February 25, 2009

Bedtime Stories

I can lay down in bed, but I know I won’t sleep. I can turn out the light and draw the heavy curtains close against the city glow, but I know I won’t sleep. I can feel the warm blankets against the bare skin of my legs and the soft, sweet-smelling hair against my neck. It is still slightly damp from washing this morning. The center of the thick braid I wore all day never dried. I can feel the small, pleasing weight curl up against my back, only faintly purring. I can close my eyes and even dream, but I know I won’t sleep.

So I simply lay still in my safe bed and dream. I dream of places never been, people never met, conversations never held, lives never saved. Never dreams that could come true. Well, rarely anyway. No, only dreams that would never be - fantastic dreams, fanciful dreams, and horrible dreams. Often dreams that don’t even include me. These are stories of lives never lived, worlds that never were.

I have held entire movies in my head, entire novels, entire trilogies. I have worked out plots night after night, some year after year, refining characters and details and emotions. Sometimes I see it as if on a television screen, sometimes as if I am running in the midst of it, sometimes only in words. Sometimes scenes start to blur, loose coherency, and I realize I am asleep. Sometimes I let it go and remain in sleep and sometimes I throw myself back into the fray, finding the best solutions in my lucid mind.

I have always done this. For as long as I can remember, which is back to the time when we lived in Trip. We moved from there when I was four, so as far as I am concerned, that is always, my entire life. I wonder if I did this in my last one too. They gave me a keyboard in eighth grade and I started writing them down. Most of them I let go. Some of them my mother kept. A few I am still working on. One or two are finished, if only in my head.

It is one of the two things I have always done, aside for breathing and eating and sleeping, of course. I have always told myself stories and I have always drawn myself buildings. Really, I think they are the same. Building is just another way of storytelling.

Sometimes, most times, this is escapism, the drawing and the telling. I want the emotional high I cannot find in my rather ordinary life. I want to escape the emotional lows I fear to feel in my ordinary life. I would like to claim I escape less now that I know what it is, but in truth, I just know what it is and that is all the further I have gotten. But sometimes, every once in a while, it is exploration, it is learning, it is understanding.

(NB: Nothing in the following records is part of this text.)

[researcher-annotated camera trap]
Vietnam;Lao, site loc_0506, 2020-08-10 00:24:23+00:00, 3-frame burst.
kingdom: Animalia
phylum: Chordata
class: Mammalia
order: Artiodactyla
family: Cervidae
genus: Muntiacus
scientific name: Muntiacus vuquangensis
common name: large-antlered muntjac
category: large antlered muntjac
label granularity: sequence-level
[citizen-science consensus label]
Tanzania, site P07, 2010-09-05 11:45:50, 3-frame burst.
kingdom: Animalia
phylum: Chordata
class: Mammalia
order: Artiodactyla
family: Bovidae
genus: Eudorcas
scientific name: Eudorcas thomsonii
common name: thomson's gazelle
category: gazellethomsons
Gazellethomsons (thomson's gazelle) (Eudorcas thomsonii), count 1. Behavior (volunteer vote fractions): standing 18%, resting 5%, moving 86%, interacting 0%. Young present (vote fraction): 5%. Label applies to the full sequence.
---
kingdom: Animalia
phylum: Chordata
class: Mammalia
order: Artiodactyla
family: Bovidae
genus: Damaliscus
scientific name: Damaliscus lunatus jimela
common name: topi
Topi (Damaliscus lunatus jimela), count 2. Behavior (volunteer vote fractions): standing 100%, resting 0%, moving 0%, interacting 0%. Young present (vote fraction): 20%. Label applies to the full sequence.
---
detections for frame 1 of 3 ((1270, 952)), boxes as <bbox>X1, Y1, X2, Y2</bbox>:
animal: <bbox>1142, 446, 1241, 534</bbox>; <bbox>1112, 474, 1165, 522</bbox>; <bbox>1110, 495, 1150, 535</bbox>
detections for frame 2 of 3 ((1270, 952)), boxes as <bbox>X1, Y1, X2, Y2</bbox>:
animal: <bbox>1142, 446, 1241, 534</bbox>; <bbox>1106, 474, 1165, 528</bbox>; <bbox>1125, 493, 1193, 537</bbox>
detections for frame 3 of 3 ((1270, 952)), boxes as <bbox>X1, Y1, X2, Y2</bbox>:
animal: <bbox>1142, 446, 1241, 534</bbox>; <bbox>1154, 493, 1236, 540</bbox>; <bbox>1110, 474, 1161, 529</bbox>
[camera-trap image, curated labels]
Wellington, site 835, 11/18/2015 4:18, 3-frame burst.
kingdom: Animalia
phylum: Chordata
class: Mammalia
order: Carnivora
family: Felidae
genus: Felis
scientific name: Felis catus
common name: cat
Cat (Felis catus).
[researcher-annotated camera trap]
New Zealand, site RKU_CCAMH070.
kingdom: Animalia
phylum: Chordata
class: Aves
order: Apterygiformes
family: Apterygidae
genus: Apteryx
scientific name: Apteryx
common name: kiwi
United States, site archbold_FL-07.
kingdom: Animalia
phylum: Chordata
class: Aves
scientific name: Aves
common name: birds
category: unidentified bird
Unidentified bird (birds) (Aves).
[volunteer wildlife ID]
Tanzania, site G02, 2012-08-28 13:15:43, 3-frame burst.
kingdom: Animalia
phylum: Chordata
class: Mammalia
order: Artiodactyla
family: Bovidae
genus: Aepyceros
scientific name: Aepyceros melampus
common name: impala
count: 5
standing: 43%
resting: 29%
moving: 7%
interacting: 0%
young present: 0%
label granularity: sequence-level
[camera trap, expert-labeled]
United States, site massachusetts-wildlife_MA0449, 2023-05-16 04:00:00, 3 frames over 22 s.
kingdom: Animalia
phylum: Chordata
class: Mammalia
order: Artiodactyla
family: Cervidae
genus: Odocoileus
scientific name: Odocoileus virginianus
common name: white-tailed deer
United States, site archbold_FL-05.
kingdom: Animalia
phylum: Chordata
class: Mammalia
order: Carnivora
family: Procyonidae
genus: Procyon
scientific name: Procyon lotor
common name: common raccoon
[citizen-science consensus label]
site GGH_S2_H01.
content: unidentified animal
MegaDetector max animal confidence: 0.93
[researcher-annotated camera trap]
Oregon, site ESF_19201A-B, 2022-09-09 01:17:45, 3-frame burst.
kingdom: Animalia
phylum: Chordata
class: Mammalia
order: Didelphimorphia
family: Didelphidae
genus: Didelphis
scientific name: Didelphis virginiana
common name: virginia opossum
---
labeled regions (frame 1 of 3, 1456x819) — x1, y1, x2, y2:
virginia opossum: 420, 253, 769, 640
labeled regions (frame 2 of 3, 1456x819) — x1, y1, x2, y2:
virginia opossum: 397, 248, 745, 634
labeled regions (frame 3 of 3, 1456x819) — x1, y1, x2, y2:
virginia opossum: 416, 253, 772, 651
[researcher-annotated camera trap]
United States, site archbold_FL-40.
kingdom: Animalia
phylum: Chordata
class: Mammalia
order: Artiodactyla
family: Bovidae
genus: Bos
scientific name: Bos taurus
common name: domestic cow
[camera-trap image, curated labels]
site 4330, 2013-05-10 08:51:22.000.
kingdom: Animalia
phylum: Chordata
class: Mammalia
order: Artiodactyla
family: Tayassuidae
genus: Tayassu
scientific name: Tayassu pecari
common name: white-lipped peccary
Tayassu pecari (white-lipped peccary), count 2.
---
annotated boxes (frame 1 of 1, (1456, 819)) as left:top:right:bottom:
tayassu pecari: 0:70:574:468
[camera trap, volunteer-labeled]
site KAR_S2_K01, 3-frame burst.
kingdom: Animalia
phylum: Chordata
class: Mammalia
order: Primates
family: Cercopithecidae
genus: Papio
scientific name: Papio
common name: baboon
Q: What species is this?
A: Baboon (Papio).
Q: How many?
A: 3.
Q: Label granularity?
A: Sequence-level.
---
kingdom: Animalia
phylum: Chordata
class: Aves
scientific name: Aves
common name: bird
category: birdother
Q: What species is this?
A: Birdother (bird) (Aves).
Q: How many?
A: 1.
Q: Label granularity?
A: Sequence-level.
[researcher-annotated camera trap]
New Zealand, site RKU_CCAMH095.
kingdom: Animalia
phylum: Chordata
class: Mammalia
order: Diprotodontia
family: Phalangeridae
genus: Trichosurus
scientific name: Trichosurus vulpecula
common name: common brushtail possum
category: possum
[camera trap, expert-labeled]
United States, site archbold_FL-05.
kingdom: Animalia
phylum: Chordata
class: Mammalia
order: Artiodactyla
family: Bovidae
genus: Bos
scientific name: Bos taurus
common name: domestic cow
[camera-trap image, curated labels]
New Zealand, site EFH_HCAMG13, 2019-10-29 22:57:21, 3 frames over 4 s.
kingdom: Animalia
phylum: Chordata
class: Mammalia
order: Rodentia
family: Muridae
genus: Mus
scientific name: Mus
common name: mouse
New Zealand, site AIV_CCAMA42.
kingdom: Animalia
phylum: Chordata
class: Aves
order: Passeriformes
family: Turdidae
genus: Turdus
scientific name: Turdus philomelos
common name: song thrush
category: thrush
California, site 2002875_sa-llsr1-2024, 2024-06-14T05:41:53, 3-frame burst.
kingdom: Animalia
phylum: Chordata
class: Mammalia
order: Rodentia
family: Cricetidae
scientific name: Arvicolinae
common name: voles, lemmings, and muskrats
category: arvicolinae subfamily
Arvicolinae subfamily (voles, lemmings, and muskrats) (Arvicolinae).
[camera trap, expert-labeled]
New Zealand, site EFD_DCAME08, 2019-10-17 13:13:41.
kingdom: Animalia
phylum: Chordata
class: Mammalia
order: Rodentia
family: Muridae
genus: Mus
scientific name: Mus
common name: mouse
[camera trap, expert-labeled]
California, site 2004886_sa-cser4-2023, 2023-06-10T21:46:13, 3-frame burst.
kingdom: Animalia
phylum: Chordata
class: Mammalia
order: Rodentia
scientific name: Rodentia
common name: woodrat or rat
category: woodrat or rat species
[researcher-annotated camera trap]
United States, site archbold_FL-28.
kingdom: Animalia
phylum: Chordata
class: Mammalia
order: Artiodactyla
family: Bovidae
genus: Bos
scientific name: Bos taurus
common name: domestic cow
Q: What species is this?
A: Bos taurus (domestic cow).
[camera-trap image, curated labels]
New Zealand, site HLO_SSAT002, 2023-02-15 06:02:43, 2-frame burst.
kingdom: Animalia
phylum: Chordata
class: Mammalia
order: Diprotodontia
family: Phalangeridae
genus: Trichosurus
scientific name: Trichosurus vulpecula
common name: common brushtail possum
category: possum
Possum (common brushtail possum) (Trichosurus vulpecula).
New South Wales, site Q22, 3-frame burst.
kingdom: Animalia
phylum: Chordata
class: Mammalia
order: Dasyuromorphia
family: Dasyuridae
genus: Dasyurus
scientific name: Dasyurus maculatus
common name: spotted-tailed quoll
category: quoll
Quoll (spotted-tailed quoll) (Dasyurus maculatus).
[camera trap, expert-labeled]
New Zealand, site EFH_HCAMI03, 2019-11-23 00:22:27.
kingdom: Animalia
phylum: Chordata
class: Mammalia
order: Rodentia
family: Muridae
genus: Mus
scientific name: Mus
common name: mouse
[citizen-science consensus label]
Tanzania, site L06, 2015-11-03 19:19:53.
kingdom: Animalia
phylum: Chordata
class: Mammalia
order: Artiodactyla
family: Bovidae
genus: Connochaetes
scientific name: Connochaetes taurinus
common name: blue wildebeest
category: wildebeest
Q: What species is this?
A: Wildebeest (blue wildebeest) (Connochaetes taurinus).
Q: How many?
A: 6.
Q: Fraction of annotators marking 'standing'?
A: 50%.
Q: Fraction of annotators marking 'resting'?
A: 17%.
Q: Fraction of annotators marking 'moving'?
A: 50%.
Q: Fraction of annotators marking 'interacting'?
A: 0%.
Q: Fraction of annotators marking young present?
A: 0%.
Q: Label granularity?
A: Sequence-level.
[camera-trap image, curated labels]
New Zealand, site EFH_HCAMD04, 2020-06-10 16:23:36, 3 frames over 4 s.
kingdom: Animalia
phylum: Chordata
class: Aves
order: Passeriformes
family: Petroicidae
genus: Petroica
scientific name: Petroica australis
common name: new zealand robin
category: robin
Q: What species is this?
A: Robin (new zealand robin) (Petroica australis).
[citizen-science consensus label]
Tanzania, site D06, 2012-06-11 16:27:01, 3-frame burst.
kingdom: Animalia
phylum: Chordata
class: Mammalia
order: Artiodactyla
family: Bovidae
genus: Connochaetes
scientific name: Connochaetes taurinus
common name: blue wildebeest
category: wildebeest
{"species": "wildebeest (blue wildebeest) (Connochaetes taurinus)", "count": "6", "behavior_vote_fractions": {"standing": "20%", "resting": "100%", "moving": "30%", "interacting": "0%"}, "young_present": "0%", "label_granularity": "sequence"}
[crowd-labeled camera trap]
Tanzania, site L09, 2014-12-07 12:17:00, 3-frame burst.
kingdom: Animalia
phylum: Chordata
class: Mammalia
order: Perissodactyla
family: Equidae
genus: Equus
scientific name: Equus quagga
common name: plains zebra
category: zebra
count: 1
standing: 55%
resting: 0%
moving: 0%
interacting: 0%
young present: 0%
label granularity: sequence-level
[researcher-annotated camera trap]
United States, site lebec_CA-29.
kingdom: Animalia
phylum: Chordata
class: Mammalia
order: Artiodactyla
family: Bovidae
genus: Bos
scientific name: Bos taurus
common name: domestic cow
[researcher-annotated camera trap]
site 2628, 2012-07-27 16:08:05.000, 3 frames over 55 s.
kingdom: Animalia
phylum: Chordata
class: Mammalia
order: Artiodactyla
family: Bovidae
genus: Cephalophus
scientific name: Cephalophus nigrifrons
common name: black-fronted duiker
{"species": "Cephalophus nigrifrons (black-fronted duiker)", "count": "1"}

Have you ever had an imaginary conversation? I have and do. I have described modern physics to Leonardo Da Vinci and democratic government to Queen Elizabeth the First. I have told Martin Luther King Jr. that a black man was elected president of the United States and Katsumoto that Japan fought a war with America and gained a great friend. I have explained to The Doctor that he has no self, and who should understand this better than he who is currently on his tenth self, and failed to explain how the internet works to Legolas. I also told Le Corbusier, Mies van der Rohe, and Walter Gropius that they were all idiots who managed to set architecture back fifty years at least. Trying to explain how something works, even to someone who is not really there, is a wonderful way of figuring it out for oneself.

Other times they are just stories, but stories through which greater problems can be explored. Why would someone fight? Why would someone kill or die or go to war? Is there ever a reason? How can we cure hate? What will happen when humankind moves among the stars? If we could change the world with a thought, would we? How do we deal with power? How do we deal with love? Can we forgive even the greatest of atrocities? If a person could live to be a thousand years old, would they be crazy or would they get over it?

These are the “when did time begin?” kind of questions – the “not useful for one’s edification” questions. In other words, thinking about them too much will only serve to drive one mad because there are no real answers to be found.

Oh, but it will be a fun drive – goodnight.